8. Embora a prescrição de medicamentos para problemas de saúde mental possa ter um efeito paliativo de curto prazo, as drogas não ajudam, obviamente, as pessoas a mudar a forma como pensam ou mudam os ambientes socioeconômicos que podem ser uma causa fundamental de seus problemas psicológicos. Sabemos que maneiras de pensar negativas e tendenciosas podem manter problemas comuns de saúde mental, como ansiedade ou depressão – esses fatores importantes precisam ser abordados com psicoterapia – não drogas. Ajudar um indivíduo com problemas de saúde mental a se elevar acima de condições socioeconômicas difíceis é desafiador em qualquer tipo de abordagem de tratamento, mas as equipes multidisciplinares de profissionais de saúde mental são cada vez mais capazes de ajudar clientes com uma gama mais ampla de problemas psicológicos e socioeconômicos.

9. Infelizmente, muitos desses profissionais de saúde (médicos de família e médicos de família) no primeiro ponto de contato com pessoas que sofrem de problemas de saúde mental são mal treinados para identificar problemas psicológicos em seus pacientes e têm pouco tempo para se dedicar a lidar com esses tipos de problemas. Isso faz cada vez mais a prescrição de medicamentos uma opção atraente para os médicos cujo tempo por paciente é limitado – um resultado que terá todos os potenciais efeitos negativos de medicalizar o problema em uma "doença".

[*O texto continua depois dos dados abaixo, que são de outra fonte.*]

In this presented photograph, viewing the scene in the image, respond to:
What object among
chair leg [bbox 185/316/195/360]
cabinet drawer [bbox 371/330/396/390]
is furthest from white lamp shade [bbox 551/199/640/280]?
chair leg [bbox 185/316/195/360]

10. Atualmente, não temos nenhum "conglomerado de psicoterapia multinacional" rico para combinar a influência financeira da indústria farmacêutica, então, quando se trata de "vender" tratamentos para problemas de saúde mental, as drogas sempre terão a vantagem de marketing independentemente de são mais ou menos eficazes do que as terapias psicológicas. Esse é um campo de jogo desigual que precisa ser abordado.

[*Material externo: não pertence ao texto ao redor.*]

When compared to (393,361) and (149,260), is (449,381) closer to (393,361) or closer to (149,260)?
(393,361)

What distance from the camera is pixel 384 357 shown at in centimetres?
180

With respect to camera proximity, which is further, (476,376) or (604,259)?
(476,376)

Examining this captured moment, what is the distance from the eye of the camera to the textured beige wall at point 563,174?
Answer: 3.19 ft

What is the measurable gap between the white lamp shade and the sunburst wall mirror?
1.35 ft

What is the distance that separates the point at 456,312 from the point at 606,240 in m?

Estas são apenas algumas das razões pelas quais devemos desconfiar da tendência crescente de tratar problemas psicológicos com medicamentos e, em muitos casos, medicamentos sem acompanhamento de ajuda e apoio psicológico. Há certamente tentativas feitas em muitos países para aumentar o acesso às terapias psicológicas para aqueles que precisam delas, mas enquanto a saúde mental ainda é vista principalmente como um problema médico nos sistemas de saúde que promovem modelos médicos, é provável que pouco mude rapidamente.